*Work order*
Word for word, please restate each record and pass over the pictures.

▼

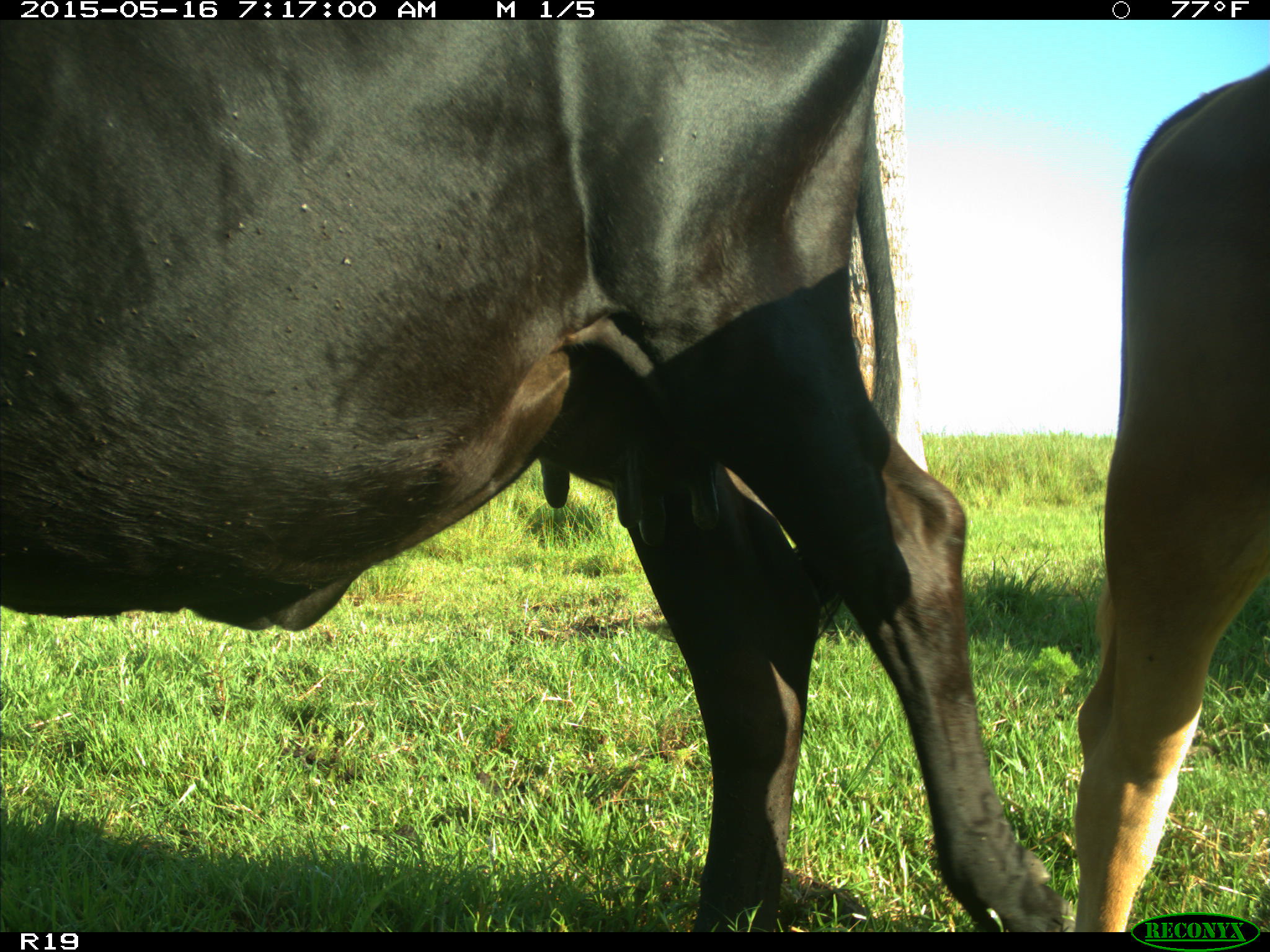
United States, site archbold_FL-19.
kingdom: Animalia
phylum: Chordata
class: Mammalia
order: Artiodactyla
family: Bovidae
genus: Bos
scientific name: Bos taurus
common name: domestic cow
Bos taurus (domestic cow).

▲

*Written response*
United States, site archbold_FL-19.
kingdom: Animalia
phylum: Chordata
class: Mammalia
order: Artiodactyla
family: Bovidae
genus: Bos
scientific name: Bos taurus
common name: domestic cow
Bos taurus (domestic cow).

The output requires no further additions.